Ecofeminism

Download as PDF

General

Course Long Title

Ecofeminism

Subject Code

CHMN

Course Number

377

Academic Level

UG - Undergraduate

Description

Ecofeminism: Environmental Justice, Activism and Reimagining the World

Together, we will learn terms and concepts central to ecofeminism, environmental justice and activism. What is the anthropocene and how is it different from what theorists are calling the capitalocene? What might sustainability look like and how can it be fostered in your community? How can political organizing confront unequal power systems that jeopardize the air we breathe, the water we drink, the land we live on?

We will examine these questions by troubling how we have come to think about distinctions between nature-culture, local-global, and human-nonhuman agents. As Donna Haraway encourages, we will "stay with the trouble" to explore how non-dualistic, relational thinking may help us to face ecological problems in a more viable way. Theorists and artists show us how the ocean waves carry plastic from the California coast to Sweden's ports, how the mushroom and its gifts can be traced from Japan and the U.S. to China and Finland, and how human animals and nonhuman beings cohabitate to create mutual survival systems.

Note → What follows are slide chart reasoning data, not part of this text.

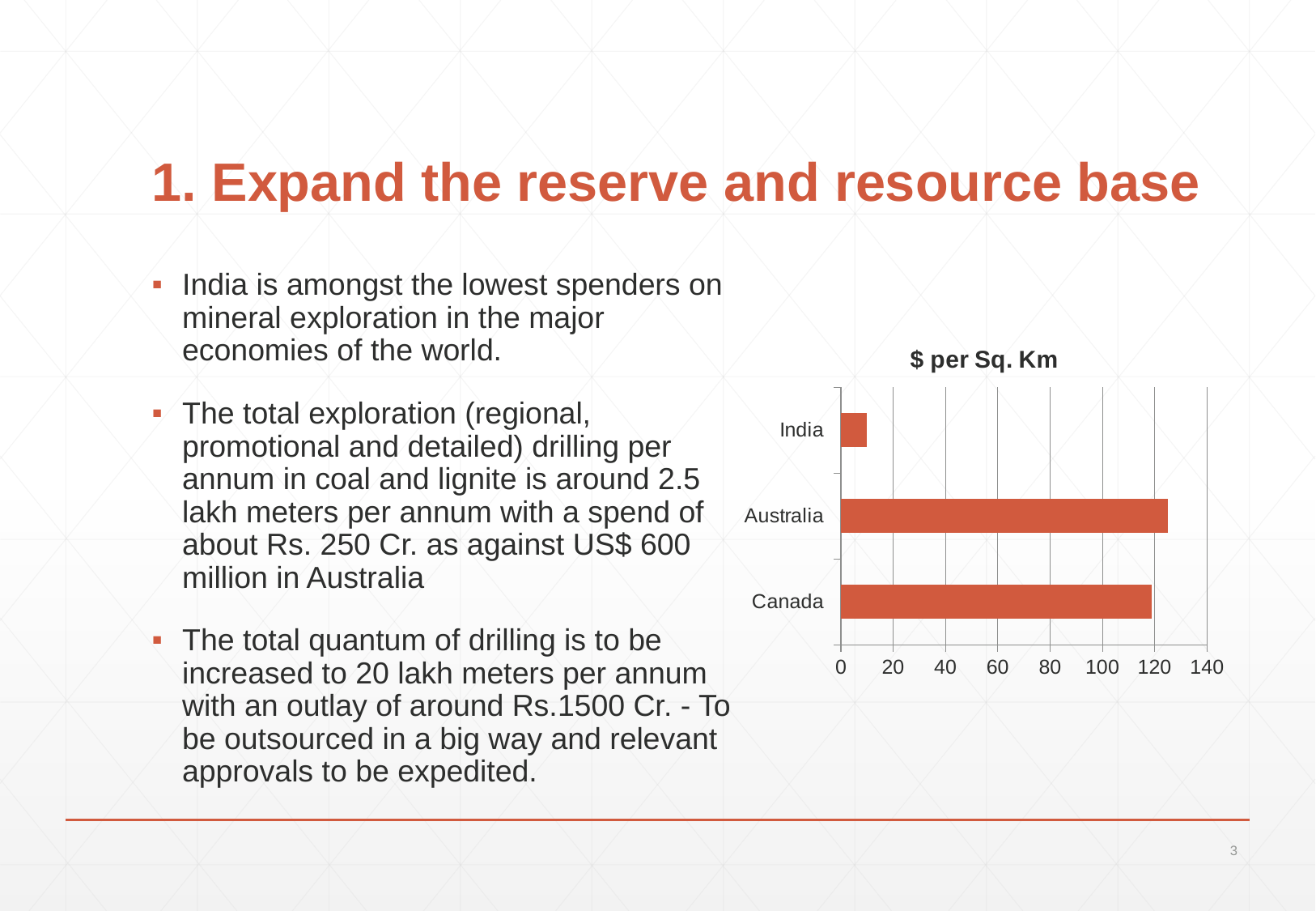
What kind of chart is shown on the slide? bar chart Which country has the highest value in the chart? Australia Is the value for India greater or less than 20? less Which country has the lowest value in the chart? India Which is larger, the value for Australia or the value for India? Australia Is the value for Australia greater or less than 100? greater What is the title of the chart? $ per Sq. Km Is the value for Australia greater or less than 120? greater Which is larger, the value for India or the value for Canada? Canada How many countries are shown in the chart? 3 What is the highest value shown on the chart's horizontal axis? 140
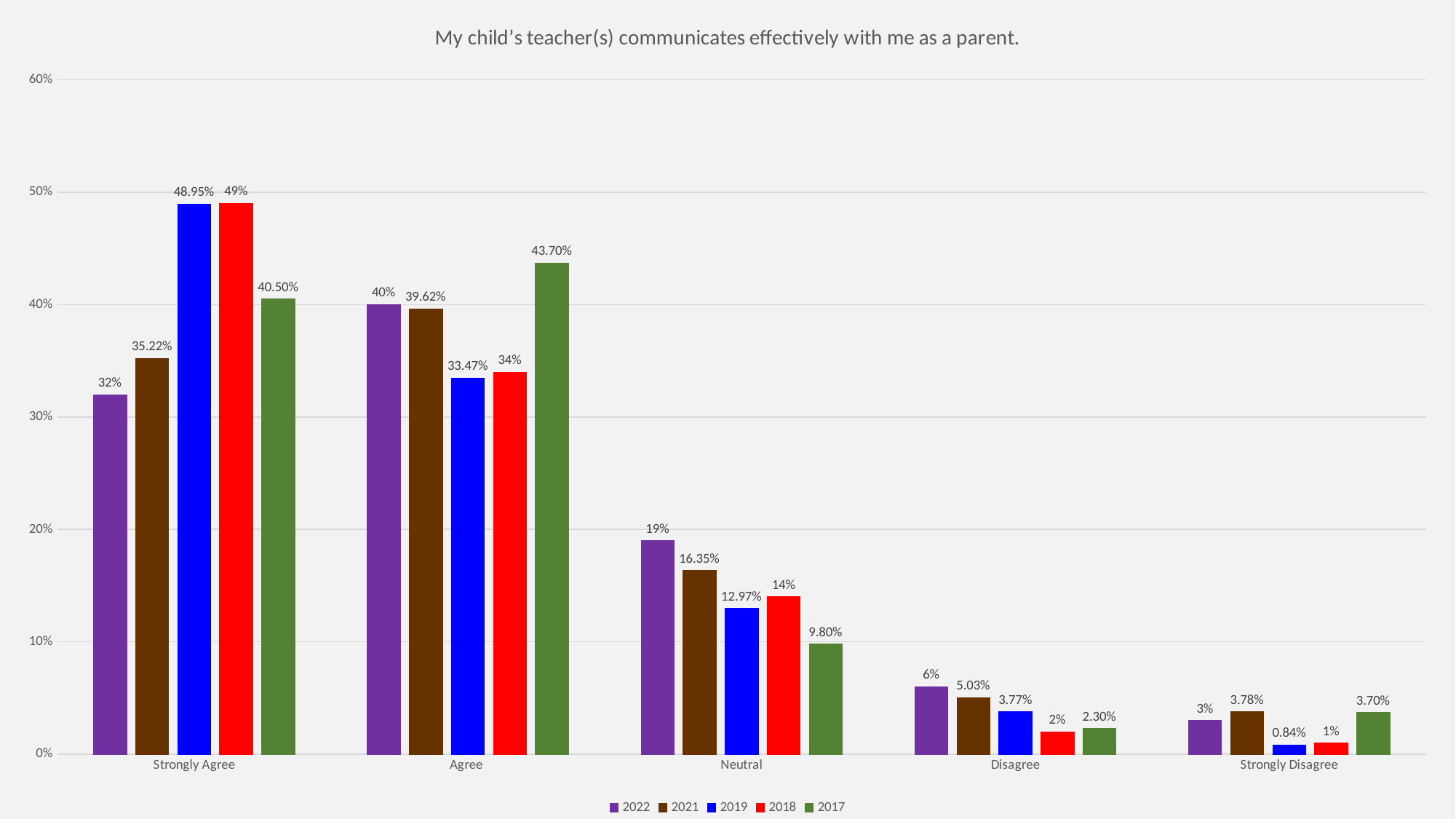
How many series does the legend list? 5 What is the value for 2018 in the Disagree category? 2% What is the title of the chart? My child’s teacher(s) communicates effectively with me as a parent. What is the difference between the 2022 and 2017 values in the Neutral category? 9.20% What is the value for 2019 in the Strongly Agree category? 48.95% Which year has the highest value in the Strongly Agree category? 2018 Which is larger in the Agree category: the value for 2022 or the value for 2019? 2022 Which year has the lowest value in the Strongly Disagree category? 2019 What is the value for 2021 in the Neutral category? 16.35% What kind of chart is shown on the slide? Bar chart How many response categories are shown on the x axis? 5 What is the value for 2017 in the Agree category? 43.70%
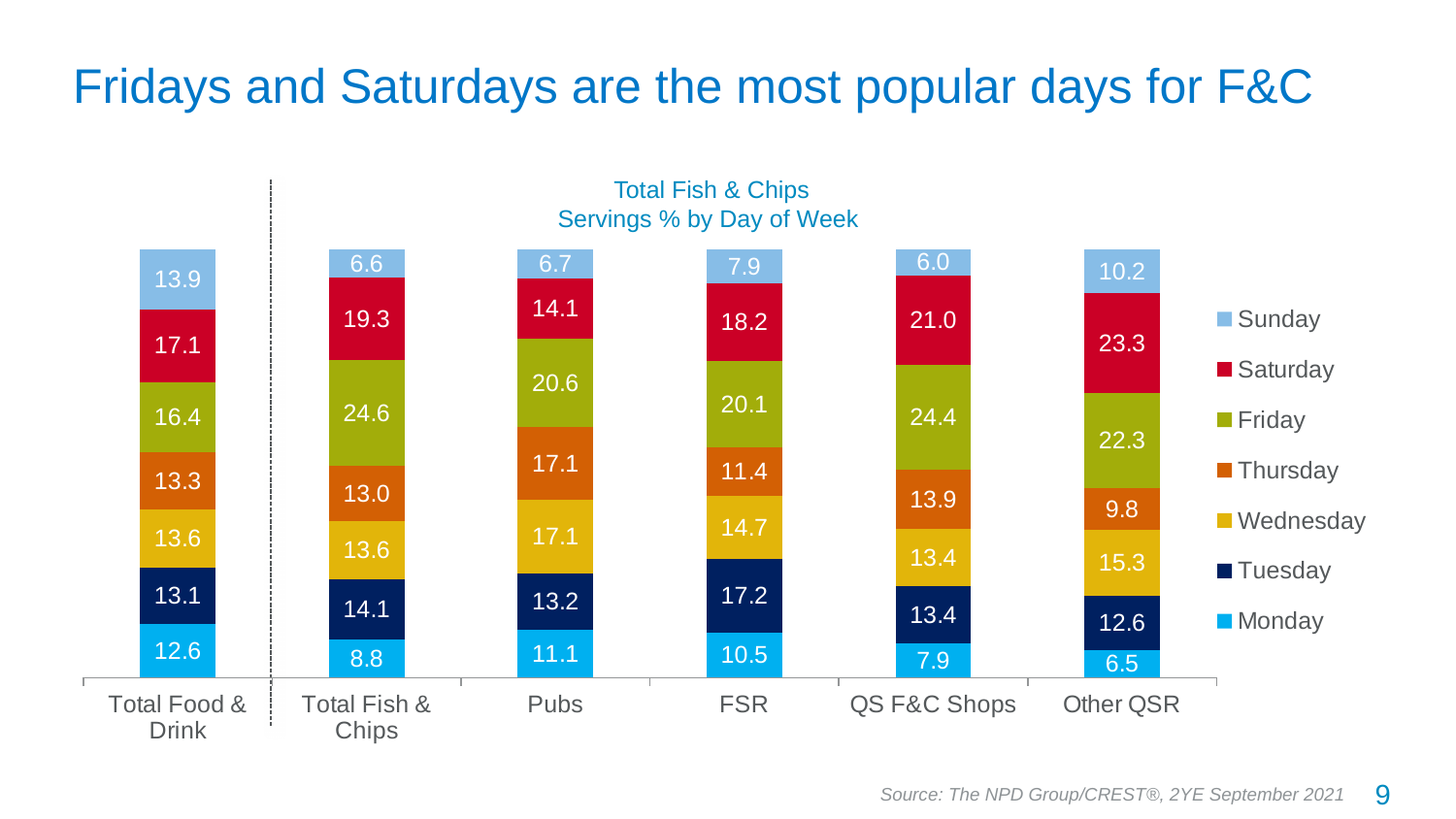
What is the title of the chart? Total Fish & Chips Servings % by Day of Week What kind of chart is shown on the slide? Stacked bar chart What is the Saturday value for Other QSR? 23.3 How many series does the legend list? 7 Which category has the lowest Monday value? Other QSR Which is larger for Pubs: the Friday value or the Saturday value? Friday What is the Friday value for Total Fish & Chips? 24.6 What is the Monday value for QS F&C Shops? 7.9 Which category has the highest Friday value? Total Fish & Chips How many categories are shown along the x axis? 6 What is the difference between the Saturday and Sunday values for QS F&C Shops? 15.0 What is the total of the stacked bar for FSR? 100.0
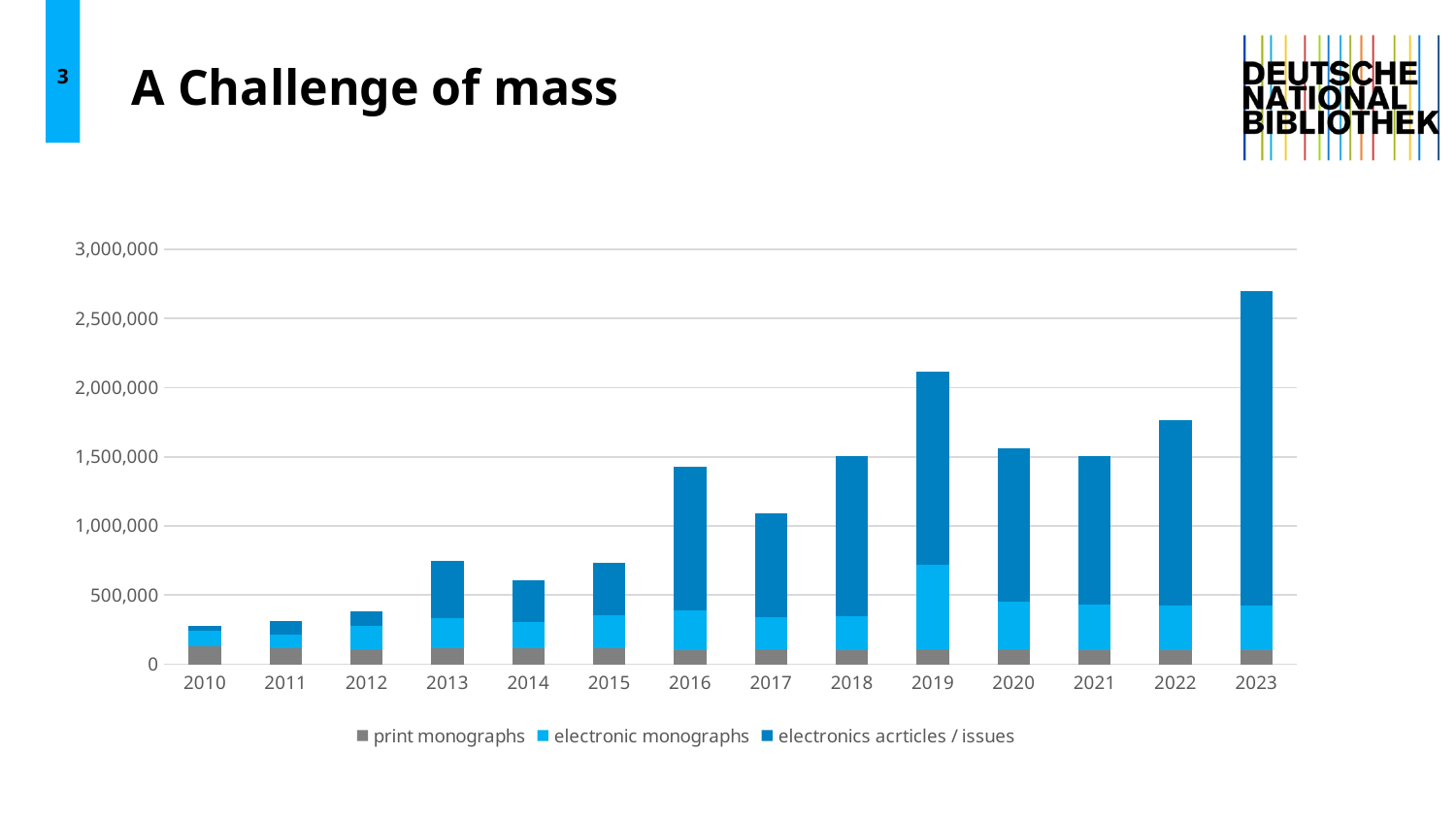
Is the total for 2016 greater or less than 1,000,000? greater Which series is shown in grey at the bottom of each bar? print monographs Which year has the taller stacked bar, 2019 or 2022? 2019 Which year has the shortest stacked bar? 2010 Which year has the tallest stacked bar? 2023 How many years are shown on the x axis of the chart? 14 Is the total for 2010 greater or less than 500,000? less Is the total for 2013 greater or less than 1,000,000? less What kind of chart is shown on the slide? stacked bar chart How many series does the chart's legend list? 3 Do the stacked bar totals generally rise or fall from 2010 to 2023? rise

Our study will be grounded in an intersectional feminist analysis, which insists that a study about environmental justice highlights issues of racism, gender, economic inequity, Indigenous rights and setter colonialism. It also claims that questions about the environment must be connected to issues of health, human rights, and imagining a world where all can live and thrive. In addition to critical texts, we will look to film, literature, visual art, performance and music to see how artists are engaging environmental and activist issues in their practices. And importantly, how might environmental concerns inform your practices as artists and creators?